» QUOTED PASSAGE
Stuff made for Christmas 2004.
Well, the 2004 crush is finally over! I got started a couple weeks later than I wanted to, due to a nasty flu. Still, I managed to get quite a bit done, and had a lot of satisfaction in the different types of projects. As usual, I didn’t get pictures of a few things (and, yes, I cursed myself soundly for forgetting). BUT things got done on time, and I was finished on December 23 (much better than last year’s 8PM on Dec 24!).
Once again, this season’s gifts were heavily oriented to the intarsia side of things, but included monogrammed boxes and puzzle boxes. The puzzle boxes (not pictured) are simply a box with 6 interlocking sides and no obvious way to open it … the trick is to get the box open, somehow. My nephews claim to have opened theirs in 10-15 minutes (of course, the prize of money inside no doubt sharpened their wits). My wife and her sister rattled away at theirs for considerably longer (their prize was chocolat)! The wife got hers open (phew!), but her sister still hasn’t figured it out (tee hee).
Not pictured is hand-held table-tennis game that I made for my nephews. The object is simply to bounce a ping-pong ball back and forth on the playing surface for as long as possible. Simple, silly, but not as easy as it seems.
Two nice intarsia projects not pictured are a styalized owl head (eyes + beak + part of the face), and a castle. The latter was a 3D sort of thing, and looked like the castle tower was being pushed out of the frame.

[Dataset records]
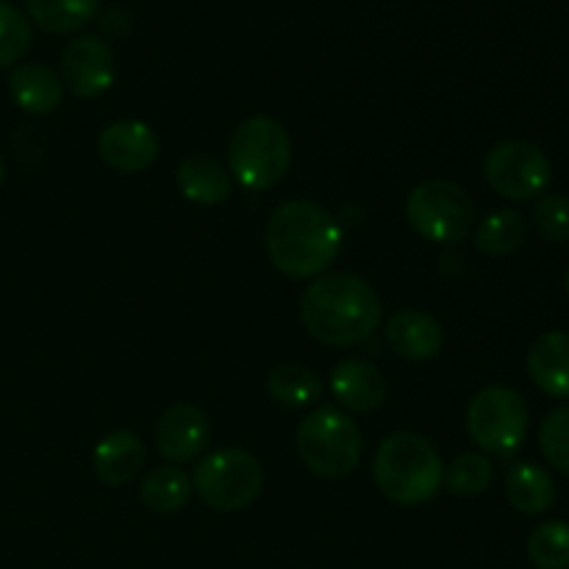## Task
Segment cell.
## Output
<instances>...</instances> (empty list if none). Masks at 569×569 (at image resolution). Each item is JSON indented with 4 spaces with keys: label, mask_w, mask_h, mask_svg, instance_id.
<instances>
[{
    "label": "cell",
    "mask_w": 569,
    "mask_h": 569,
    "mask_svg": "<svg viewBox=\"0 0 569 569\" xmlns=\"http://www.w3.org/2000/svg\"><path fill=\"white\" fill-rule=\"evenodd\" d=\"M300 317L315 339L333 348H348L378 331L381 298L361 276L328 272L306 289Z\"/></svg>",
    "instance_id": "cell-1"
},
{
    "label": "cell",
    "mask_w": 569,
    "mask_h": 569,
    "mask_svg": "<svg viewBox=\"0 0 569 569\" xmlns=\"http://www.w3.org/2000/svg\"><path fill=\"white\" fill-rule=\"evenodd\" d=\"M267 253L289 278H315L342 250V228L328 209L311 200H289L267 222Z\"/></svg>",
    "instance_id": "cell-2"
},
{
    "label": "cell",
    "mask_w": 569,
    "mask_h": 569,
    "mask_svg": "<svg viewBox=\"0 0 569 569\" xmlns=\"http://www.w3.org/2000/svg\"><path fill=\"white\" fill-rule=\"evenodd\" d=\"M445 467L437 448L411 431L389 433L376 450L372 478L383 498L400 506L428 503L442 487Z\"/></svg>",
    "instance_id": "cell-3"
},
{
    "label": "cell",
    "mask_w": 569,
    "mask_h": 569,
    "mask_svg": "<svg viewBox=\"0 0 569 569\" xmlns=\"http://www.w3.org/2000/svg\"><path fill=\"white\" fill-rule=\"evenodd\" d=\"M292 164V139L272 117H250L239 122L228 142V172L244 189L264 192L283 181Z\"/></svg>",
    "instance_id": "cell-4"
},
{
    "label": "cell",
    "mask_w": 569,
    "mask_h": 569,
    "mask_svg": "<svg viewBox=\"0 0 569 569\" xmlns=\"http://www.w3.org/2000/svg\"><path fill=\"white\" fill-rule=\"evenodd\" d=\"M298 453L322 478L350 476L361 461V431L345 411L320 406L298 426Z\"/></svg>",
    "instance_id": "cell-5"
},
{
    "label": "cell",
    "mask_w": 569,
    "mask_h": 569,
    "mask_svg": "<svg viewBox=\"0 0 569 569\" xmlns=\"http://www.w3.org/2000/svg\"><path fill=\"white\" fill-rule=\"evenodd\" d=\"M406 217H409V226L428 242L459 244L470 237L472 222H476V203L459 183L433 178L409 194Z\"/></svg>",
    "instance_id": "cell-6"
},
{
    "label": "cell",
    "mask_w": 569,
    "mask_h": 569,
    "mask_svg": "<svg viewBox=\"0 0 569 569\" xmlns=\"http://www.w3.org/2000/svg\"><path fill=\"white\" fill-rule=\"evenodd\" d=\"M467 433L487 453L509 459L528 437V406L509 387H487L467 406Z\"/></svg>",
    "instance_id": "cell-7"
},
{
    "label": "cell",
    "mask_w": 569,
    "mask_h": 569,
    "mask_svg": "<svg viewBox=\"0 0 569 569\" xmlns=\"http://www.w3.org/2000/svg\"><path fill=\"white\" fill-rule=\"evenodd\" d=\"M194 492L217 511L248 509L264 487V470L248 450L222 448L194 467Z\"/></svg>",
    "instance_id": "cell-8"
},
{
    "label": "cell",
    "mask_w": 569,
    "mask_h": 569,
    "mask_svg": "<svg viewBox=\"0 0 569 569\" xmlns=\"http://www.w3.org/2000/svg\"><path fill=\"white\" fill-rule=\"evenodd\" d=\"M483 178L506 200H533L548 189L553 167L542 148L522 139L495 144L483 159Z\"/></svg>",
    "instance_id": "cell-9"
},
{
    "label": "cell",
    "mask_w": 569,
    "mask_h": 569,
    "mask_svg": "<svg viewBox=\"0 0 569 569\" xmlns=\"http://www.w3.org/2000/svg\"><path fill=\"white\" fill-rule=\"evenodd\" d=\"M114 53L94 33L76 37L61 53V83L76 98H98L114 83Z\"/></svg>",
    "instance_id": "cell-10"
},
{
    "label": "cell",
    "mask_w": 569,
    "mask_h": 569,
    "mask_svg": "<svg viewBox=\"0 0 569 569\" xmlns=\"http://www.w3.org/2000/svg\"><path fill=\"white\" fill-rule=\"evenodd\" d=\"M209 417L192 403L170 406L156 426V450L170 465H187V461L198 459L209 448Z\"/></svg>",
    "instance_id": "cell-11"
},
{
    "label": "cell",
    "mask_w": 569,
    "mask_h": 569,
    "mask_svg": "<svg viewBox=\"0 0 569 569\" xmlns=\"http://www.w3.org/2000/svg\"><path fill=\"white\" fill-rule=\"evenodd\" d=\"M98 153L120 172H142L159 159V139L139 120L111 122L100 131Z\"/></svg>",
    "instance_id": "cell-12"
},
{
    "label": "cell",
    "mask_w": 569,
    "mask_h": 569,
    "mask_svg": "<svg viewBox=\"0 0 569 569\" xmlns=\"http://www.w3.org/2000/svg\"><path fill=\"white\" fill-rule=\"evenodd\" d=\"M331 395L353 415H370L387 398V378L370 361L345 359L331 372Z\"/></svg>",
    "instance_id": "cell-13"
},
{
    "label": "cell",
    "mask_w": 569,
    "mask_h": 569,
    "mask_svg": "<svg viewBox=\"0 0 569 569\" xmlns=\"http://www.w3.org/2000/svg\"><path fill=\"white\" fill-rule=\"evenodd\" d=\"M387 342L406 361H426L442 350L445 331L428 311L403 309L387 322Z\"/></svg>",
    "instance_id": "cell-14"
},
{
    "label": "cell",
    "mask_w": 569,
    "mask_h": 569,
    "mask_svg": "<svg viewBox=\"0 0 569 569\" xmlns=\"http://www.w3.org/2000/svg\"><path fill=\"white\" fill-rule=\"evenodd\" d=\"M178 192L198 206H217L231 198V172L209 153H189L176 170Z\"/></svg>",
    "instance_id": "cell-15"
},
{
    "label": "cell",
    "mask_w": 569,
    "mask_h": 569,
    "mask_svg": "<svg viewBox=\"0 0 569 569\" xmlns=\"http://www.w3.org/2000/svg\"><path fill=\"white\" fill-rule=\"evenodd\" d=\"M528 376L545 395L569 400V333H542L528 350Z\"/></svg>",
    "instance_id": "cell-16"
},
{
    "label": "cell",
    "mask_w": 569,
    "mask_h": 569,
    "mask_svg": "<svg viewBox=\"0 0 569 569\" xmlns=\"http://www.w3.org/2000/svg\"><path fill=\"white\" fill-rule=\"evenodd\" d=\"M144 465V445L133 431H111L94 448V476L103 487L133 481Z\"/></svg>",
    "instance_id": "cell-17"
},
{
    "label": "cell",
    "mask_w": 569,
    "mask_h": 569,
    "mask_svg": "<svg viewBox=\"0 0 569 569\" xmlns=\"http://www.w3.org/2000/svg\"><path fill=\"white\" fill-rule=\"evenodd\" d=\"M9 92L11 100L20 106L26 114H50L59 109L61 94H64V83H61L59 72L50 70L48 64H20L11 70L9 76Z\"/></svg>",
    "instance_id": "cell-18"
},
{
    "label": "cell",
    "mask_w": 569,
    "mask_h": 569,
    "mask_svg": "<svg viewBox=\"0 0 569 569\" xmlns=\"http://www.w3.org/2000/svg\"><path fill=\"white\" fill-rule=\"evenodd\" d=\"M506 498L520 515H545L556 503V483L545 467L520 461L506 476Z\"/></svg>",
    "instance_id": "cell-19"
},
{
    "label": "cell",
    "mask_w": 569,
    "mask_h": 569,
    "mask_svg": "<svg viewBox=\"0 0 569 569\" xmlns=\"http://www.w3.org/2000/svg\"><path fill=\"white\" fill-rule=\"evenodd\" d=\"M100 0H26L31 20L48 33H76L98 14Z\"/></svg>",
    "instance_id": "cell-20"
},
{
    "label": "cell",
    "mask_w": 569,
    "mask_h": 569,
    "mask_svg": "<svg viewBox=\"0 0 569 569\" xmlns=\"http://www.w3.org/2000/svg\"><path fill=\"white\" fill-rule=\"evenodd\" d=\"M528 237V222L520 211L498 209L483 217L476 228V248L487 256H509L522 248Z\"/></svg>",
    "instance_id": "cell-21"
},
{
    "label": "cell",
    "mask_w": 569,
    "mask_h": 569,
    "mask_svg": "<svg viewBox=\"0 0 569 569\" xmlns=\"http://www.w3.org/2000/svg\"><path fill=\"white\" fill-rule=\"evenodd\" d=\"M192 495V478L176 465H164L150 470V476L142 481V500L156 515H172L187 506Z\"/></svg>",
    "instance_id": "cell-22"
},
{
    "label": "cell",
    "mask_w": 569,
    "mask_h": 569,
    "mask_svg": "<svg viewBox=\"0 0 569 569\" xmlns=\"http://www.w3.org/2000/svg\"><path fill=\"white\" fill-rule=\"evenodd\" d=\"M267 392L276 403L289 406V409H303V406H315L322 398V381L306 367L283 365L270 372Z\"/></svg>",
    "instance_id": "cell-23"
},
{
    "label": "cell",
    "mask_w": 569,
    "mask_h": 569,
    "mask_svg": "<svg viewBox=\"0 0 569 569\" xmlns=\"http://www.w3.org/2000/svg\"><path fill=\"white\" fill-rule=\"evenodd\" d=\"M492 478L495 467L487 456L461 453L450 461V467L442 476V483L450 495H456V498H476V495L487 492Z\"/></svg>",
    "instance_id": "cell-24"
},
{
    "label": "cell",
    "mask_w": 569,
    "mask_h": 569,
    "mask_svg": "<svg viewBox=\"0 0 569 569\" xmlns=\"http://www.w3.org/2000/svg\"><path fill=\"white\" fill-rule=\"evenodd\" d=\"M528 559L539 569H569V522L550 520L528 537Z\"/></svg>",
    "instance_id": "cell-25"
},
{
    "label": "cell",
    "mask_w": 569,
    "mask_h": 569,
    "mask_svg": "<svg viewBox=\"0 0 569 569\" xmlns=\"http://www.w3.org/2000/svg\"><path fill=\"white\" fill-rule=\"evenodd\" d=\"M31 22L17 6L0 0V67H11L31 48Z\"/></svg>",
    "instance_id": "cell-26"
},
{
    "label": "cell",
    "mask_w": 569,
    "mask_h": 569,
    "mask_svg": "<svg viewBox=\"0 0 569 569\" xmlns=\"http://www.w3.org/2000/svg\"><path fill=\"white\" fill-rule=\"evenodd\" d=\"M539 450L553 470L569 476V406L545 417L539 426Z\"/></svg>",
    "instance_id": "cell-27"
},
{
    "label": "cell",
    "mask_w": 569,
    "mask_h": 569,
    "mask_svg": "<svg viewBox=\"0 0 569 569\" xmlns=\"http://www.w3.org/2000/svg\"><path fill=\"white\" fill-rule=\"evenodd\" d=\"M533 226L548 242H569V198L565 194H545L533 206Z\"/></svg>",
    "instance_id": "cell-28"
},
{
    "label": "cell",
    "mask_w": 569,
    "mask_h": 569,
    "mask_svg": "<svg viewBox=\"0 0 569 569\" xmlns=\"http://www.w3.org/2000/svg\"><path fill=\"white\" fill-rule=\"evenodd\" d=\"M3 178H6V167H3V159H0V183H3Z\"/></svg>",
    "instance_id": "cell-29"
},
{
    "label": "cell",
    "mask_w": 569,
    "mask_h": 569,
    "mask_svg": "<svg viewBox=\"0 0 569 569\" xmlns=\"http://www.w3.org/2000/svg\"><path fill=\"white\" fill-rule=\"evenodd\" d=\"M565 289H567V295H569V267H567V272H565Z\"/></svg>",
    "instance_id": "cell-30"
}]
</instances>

...

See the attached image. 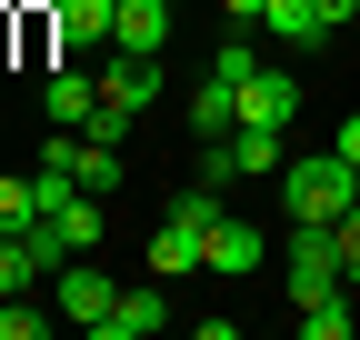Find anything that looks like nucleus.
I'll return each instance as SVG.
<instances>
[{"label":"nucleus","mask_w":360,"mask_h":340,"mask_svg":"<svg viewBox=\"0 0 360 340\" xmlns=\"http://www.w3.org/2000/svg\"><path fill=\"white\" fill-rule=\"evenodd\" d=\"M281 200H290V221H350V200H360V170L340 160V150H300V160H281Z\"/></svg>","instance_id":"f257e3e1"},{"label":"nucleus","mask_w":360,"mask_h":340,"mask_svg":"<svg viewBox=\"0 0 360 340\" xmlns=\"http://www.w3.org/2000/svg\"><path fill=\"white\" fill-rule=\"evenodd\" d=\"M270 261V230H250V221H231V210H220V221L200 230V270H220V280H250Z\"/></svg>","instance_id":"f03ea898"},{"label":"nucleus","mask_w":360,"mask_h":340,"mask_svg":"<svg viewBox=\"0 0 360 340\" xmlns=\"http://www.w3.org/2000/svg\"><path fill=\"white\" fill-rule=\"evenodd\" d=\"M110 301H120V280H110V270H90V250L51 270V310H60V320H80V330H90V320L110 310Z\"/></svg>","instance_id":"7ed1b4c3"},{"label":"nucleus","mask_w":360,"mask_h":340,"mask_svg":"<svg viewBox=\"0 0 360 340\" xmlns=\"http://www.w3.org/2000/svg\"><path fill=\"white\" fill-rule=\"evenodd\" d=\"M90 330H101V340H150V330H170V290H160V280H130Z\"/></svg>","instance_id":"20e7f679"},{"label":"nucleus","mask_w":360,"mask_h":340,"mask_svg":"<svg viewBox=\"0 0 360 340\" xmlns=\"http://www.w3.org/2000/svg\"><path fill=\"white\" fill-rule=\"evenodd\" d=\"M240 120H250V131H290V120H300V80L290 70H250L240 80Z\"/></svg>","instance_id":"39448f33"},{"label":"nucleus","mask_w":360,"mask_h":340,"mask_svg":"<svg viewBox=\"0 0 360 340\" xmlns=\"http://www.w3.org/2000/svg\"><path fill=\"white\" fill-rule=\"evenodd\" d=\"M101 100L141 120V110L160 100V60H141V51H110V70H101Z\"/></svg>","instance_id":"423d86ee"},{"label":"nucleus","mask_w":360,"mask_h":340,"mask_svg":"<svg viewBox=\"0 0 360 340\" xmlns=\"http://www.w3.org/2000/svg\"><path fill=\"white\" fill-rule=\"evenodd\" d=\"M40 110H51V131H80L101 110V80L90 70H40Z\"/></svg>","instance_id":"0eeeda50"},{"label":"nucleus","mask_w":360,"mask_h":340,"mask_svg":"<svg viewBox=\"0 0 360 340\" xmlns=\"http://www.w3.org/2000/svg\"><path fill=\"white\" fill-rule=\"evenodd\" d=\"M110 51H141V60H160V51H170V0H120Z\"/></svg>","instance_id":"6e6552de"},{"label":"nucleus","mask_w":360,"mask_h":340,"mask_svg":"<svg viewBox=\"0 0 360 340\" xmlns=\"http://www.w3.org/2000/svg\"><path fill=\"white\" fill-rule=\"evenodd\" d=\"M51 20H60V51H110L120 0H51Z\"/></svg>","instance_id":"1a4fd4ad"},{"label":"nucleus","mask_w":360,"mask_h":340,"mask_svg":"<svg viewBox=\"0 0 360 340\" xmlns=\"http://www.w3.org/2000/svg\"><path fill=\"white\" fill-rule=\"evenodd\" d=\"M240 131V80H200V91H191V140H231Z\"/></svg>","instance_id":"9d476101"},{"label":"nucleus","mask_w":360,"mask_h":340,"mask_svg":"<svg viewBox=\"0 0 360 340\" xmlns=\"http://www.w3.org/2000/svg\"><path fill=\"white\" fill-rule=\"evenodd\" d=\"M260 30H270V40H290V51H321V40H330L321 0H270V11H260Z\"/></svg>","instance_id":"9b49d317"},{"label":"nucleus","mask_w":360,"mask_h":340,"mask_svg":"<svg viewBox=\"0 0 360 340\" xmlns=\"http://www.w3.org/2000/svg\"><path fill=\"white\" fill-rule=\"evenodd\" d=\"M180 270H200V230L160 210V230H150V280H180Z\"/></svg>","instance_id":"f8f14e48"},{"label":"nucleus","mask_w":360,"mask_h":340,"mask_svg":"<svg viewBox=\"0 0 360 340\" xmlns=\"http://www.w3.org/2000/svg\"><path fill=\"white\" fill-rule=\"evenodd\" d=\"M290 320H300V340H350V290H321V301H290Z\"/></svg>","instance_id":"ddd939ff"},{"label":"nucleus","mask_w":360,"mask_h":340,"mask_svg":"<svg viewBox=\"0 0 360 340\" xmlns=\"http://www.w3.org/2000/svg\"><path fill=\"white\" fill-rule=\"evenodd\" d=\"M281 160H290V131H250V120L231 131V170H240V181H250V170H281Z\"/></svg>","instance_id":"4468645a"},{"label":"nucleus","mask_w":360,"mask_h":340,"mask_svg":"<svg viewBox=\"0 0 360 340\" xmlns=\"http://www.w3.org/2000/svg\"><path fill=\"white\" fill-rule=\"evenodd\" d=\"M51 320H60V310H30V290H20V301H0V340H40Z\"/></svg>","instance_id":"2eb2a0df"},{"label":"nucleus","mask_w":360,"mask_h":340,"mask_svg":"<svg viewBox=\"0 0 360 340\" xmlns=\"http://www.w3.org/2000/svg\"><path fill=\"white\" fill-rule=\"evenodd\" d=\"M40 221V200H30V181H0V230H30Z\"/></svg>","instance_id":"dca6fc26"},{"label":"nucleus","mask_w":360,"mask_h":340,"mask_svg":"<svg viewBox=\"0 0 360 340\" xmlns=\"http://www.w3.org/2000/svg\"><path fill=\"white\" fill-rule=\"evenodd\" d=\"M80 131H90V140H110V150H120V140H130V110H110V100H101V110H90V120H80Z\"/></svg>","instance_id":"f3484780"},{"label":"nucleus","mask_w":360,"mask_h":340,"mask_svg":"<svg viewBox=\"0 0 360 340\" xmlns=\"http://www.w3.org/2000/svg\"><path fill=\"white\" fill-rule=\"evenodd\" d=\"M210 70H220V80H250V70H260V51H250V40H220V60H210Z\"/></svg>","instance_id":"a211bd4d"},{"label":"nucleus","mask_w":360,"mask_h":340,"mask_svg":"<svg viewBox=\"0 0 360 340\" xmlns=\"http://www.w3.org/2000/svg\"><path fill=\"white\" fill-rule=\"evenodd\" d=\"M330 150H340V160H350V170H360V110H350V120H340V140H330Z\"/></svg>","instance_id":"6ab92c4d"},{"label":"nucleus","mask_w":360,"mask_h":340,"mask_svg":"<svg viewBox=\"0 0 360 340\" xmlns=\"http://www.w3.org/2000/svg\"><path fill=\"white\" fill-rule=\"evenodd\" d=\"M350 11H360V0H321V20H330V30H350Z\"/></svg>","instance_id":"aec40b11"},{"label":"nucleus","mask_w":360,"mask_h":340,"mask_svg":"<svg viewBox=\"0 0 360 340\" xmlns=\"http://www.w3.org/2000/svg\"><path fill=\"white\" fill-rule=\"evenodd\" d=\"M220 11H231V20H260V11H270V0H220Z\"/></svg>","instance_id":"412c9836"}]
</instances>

» SET PROBLEM
List every project that the post about Christmas 2004 gifts says was not pictured.

» EXERCISE RESPONSE
- The puzzle boxes
- The hand-held table-tennis game made for the nephews
- The intarsia owl head
- The intarsia castle